The Museum of Cycladic Art showcases figurines and other works from the Cycladic culture beginning at about 3000 BC, in the early Bronze Age. The Cyclades comprise several islands in the Aegean Sea. The simplicity of the figures have inspired many modern artists, including Modigliani, Picasso, and Henry Moore. There is no written record of the civilization to help archaeologists figure out what the art means, but the locations in which they were found suggest that they had a funerary purpose.

This figure, called the "cup-bearer", dates from about 2800-2300 BC. It's special, because only a few of the figures hold any kind of prop, and the outstretched hand is also an unusual feature.

This bronze statue of Apollo from the sixth century BC is the oldest known hollow-cast bronze in existence. It's not in the official National Archaeological Museum in Athens; it's in the small archaeological museum in Piraeus, the port of Athens, close to the marina where we stayed.

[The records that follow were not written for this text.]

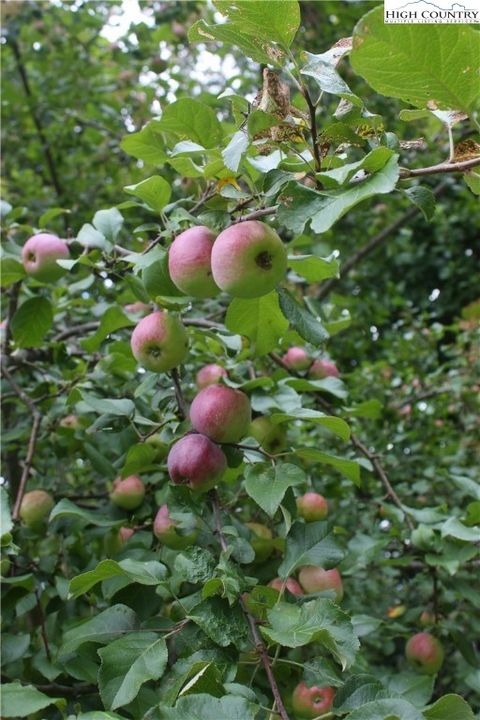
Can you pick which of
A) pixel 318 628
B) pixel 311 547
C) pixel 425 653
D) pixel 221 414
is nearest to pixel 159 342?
pixel 221 414

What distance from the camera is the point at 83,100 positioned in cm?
324

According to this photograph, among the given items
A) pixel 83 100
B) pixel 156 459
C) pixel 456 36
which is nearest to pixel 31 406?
pixel 156 459

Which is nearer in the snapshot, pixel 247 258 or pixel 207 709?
pixel 207 709

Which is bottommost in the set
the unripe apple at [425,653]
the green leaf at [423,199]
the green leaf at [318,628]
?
the unripe apple at [425,653]

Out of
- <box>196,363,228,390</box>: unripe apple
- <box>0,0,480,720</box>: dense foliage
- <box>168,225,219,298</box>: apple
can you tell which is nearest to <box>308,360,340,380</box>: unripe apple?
<box>0,0,480,720</box>: dense foliage

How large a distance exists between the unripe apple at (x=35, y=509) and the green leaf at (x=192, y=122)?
2.34 ft

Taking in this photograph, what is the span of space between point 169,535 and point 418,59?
71 cm

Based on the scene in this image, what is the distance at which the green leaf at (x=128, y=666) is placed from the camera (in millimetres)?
811

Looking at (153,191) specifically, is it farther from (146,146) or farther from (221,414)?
(221,414)

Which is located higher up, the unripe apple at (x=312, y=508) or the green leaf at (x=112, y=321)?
the green leaf at (x=112, y=321)

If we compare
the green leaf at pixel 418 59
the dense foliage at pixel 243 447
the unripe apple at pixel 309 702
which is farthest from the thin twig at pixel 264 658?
the green leaf at pixel 418 59

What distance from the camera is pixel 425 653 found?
4.73 ft

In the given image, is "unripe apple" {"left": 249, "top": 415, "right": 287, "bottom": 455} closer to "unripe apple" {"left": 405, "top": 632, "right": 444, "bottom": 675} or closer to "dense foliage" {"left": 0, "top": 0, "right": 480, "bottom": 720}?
"dense foliage" {"left": 0, "top": 0, "right": 480, "bottom": 720}

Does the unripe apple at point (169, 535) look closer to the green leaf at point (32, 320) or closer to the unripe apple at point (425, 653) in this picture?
the green leaf at point (32, 320)
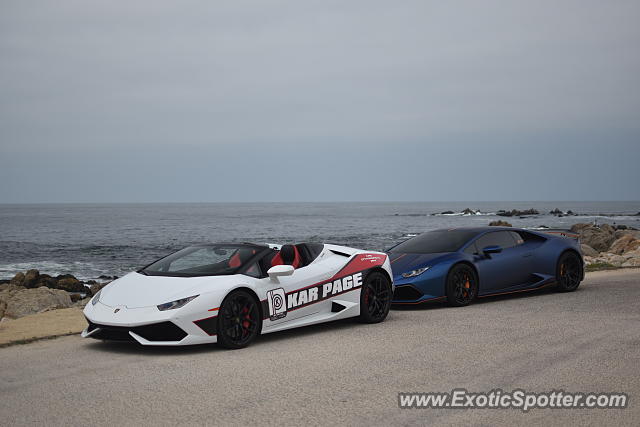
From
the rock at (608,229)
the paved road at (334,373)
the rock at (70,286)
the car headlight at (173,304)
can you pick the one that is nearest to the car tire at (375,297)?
the paved road at (334,373)

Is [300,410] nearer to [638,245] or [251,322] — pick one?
[251,322]

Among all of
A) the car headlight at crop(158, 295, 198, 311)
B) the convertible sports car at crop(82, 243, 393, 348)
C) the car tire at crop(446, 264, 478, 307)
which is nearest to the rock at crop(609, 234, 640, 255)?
the car tire at crop(446, 264, 478, 307)

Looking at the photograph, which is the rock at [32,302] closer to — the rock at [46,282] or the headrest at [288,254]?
the rock at [46,282]

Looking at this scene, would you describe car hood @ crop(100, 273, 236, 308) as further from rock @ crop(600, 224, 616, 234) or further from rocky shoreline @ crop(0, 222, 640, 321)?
rock @ crop(600, 224, 616, 234)

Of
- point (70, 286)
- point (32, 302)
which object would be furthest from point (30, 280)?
point (32, 302)

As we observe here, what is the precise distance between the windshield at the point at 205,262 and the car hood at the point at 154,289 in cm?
22

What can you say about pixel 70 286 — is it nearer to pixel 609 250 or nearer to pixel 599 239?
pixel 609 250

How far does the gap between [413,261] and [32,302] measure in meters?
9.31

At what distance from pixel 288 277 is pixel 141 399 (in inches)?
127

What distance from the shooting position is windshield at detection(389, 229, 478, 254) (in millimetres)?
11609

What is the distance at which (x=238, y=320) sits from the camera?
7.77 metres

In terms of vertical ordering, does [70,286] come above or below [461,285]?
below

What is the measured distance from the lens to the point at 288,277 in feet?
28.0

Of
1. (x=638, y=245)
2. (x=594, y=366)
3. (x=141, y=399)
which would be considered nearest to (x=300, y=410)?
(x=141, y=399)
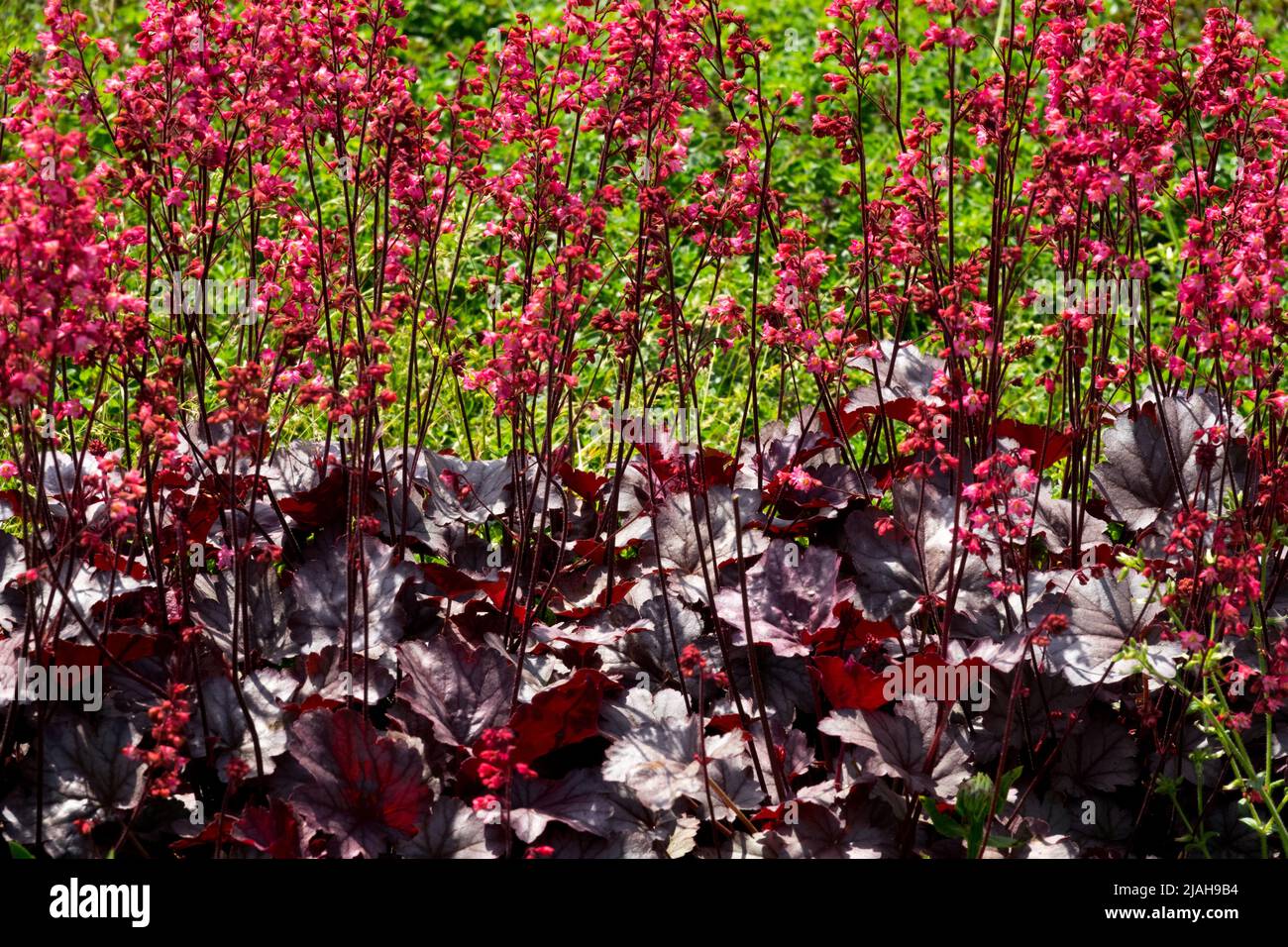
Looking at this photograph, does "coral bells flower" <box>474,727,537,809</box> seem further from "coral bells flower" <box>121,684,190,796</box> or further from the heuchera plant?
"coral bells flower" <box>121,684,190,796</box>

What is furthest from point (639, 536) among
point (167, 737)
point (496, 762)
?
point (167, 737)

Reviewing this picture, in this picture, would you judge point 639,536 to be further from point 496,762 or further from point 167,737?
point 167,737

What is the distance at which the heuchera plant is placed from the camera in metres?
2.47

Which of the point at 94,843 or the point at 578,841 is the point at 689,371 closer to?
the point at 578,841

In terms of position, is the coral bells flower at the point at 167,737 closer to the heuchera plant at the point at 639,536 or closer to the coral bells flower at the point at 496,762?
the heuchera plant at the point at 639,536

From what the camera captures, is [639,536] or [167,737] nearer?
[167,737]

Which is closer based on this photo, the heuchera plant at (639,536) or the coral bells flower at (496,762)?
the coral bells flower at (496,762)

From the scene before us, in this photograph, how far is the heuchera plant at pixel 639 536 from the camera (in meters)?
2.47

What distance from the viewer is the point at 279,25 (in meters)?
2.86

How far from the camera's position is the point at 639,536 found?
328 cm

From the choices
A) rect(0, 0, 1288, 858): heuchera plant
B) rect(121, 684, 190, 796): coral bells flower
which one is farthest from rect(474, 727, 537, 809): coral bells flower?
rect(121, 684, 190, 796): coral bells flower

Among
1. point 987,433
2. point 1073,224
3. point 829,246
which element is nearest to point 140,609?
point 987,433

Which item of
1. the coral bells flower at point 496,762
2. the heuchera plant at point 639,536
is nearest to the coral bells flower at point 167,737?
the heuchera plant at point 639,536
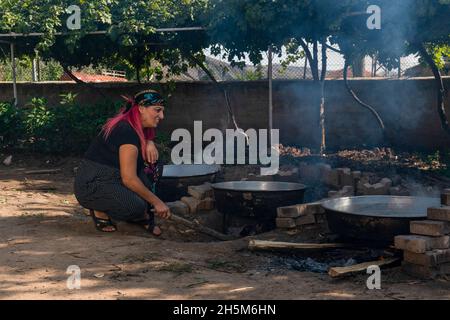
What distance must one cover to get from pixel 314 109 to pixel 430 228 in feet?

In 1959, several ancient bronzes like this one were found in Piraeus in a storeroom (or a sewer, depending on the account you believe.) They had been kept there for safekeeping during a siege of the area in 86 BC. In Greece, priceless ancient artifacts are wherever you turn.

One museum in Athens is devoted to Byzantine and Christian art. This piece is a double-sided icon from the fourteenth century.

The artistic style of the Byzantine Empire lasted from about the sixth century AD until 1453, when the Turks captured Constantinople (now Istanbul). It is difficult to imagine any other art form remaining that disciplined over so many centuries.